2.7 Main Application
package com.example;
import org.springframework.boot.SpringApplication;
import org.springframework.boot.autoconfigure.SpringBootApplication;
@SpringBootApplication
public class AnthropicSkillApplication {
public static void main(String[] args) {
SpringApplication.run(
AnthropicSkillApplication.class,
args
);
}
}
The AnthropicSkillApplication class serves as the entry point of the Spring Boot application. The @SpringBootApplication annotation enables auto-configuration, component scanning, and Spring Boot’s configuration support, allowing the framework to automatically discover and configure beans such as controllers, services, and AI-related components. The main() method invokes SpringApplication.run(), which bootstraps the Spring application context, initializes all configured components, and starts the embedded web server.
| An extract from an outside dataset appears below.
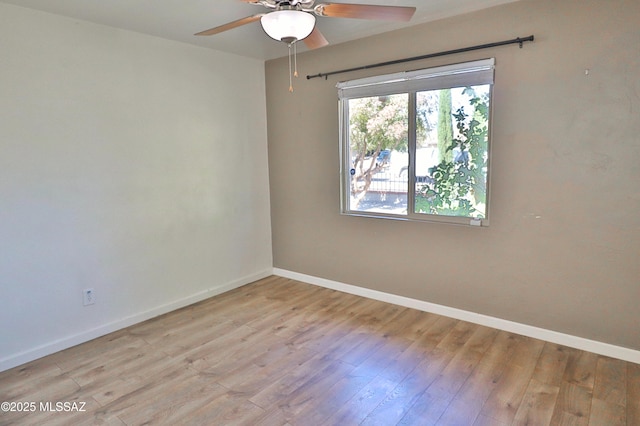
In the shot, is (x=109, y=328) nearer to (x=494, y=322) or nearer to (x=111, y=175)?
(x=111, y=175)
Once the application is running, it becomes ready to accept HTTP requests and process AI-powered interactions through the registered agent services and skills.
2.8 Code Run and Output
After configuring the Anthropic API key and starting the Spring Boot application, the embedded web server launches and exposes the REST endpoint at /agent. Users can interact with the AI agent by sending HTTP GET requests with a question parameter. For example, a request to http://localhost:8080/agent?question=What is the weather in Mumbai? triggers the agent workflow, which first invokes the WeatherSkill and retrieves the output "Mumbai: 31°C, Humid, Light Rain". This weather information is then injected into the prompt and sent to the Anthropic Claude model through Spring AI. Based on the supplied context, Claude generates a natural language response such as "The current weather in Mumbai is approximately 31°C with humid conditions and light rain. If you are planning to go outside, carrying an umbrella would be a good idea.". This demonstrates how Spring AI and Anthropic Agent Skills work together to combine external business logic with AI reasoning, enabling the model to generate accurate and context-aware responses.
3. Conclusion
Anthropic Agent Skills significantly enhance the capabilities of AI-powered applications by introducing reusable and specialized functionalities that can be invoked dynamically during conversations. When combined with Spring AI, developers can build robust agentic applications using familiar Spring Boot patterns while leveraging the reasoning capabilities of Claude models. This combination enables intelligent task automation, structured tool execution, domain-specific reasoning, enterprise-grade AI agents, and maintainable, scalable architectures. As agentic AI continues to evolve, skill-based architectures are expected to become a fundamental design pattern for building reliable, production-ready AI systems within the Java and Spring ecosystem.